Randy, their brother, is not there.

“[It is] sad, painful and very unfair because COVID took his life, ”he told Al Jazeera.

South wave

Dipolog is not even the most serious success in the provincial areas.

Near Dumaguete in Visaya, infections increased by 206% from May 31 to June 6, placing it at the top of the list of cities that were suffering from the rise of coronavirus nationwide.

As of Thursday, about 1.5 percent of 110 million Filipinos are fully vaccinated, according to the Philippine Vaccine Tracker. [File: Ted Aljibe/AFP]

Among the dead among the dead are a retired judge, whose wife is also battling the disease, and Alan Cordova, the city’s deputy mayor, who suffered a cardiac arrest and died while riding a bicycle just days after recovering from coronavirus.

In an interview with reporters on Monday, Dr. Kenneth Coo, a doctor in Dumaguet and national president of crisis management at the Medical University of the Philippines, said that although the city has closed its doors to outsiders to respond to floods, there is already “community transmission.”

“The most important thing is that we need to isolate the risk,” he said, warning that all hospitals in Dumaguet have the capacity to overflow, noting that the city’s latest infections were at dinners with family and friends.

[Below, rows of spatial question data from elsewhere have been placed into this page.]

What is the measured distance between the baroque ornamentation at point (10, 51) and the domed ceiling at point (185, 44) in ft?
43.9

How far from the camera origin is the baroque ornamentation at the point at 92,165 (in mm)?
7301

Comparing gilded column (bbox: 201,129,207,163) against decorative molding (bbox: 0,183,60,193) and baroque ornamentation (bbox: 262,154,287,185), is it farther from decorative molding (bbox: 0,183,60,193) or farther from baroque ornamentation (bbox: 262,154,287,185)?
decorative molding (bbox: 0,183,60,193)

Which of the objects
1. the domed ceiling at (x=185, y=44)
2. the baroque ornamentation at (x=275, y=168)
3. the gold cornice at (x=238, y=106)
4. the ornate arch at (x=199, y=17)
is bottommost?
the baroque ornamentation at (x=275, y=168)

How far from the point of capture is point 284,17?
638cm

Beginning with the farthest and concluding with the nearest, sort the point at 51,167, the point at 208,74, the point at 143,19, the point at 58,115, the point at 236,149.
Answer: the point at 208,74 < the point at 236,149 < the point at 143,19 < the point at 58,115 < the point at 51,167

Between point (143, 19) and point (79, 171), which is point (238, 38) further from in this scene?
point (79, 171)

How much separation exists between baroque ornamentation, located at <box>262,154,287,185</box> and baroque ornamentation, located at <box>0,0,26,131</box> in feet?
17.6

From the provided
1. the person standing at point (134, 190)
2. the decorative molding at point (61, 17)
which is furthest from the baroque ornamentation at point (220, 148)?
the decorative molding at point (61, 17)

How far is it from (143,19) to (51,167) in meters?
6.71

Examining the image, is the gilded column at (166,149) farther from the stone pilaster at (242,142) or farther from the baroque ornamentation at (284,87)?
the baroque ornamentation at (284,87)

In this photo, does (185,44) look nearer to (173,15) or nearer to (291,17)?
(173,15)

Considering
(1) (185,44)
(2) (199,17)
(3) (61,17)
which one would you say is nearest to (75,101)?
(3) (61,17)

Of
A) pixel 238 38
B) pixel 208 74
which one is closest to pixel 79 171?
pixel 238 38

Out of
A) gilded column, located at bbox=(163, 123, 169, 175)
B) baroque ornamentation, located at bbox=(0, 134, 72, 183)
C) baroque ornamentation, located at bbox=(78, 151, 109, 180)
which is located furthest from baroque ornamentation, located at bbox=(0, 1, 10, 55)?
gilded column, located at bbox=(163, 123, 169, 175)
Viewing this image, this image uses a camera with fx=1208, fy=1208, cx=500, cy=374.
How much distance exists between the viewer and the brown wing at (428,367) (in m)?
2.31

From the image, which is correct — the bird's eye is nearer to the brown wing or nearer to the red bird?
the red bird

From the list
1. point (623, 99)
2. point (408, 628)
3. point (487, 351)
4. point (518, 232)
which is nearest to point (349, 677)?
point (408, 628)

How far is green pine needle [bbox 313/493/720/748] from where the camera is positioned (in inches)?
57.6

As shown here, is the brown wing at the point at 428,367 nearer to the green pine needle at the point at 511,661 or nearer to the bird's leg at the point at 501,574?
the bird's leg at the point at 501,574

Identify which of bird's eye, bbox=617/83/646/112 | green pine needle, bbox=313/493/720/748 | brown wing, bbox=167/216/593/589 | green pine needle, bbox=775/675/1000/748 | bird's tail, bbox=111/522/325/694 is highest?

“No party, please. No crowdfunding has taken place, please, that’s my request to the community. “

Several cities in Mindanao are also experiencing a boom, such as South Cotabato, General Santos and Davao City, where Duterte was mayor for more than 20 years. Among the last dead was Governor Douglas Cagas Davao del Sur, who died on Thursday.

In a news release on Wednesday, the OCTA Research Group, which monitors coronavirus cases in the Philippines, said the national government should consider sending health workers and equipment to Mindanao.

OCTA’s Ranjit Rye warned that if major storms continue, hospitals could be overwhelmed.

“Our call to the national government is to allow people, equipment and support to spread in these areas,” Rye said, adding that the flood could last for a month.

As for the Limsi provincial doctor and respiratory specialist, he called on people to stay at home, adding: “Your birthday party would not be worth the suffering that your visitors can endure. [if they are infected with COVID]”.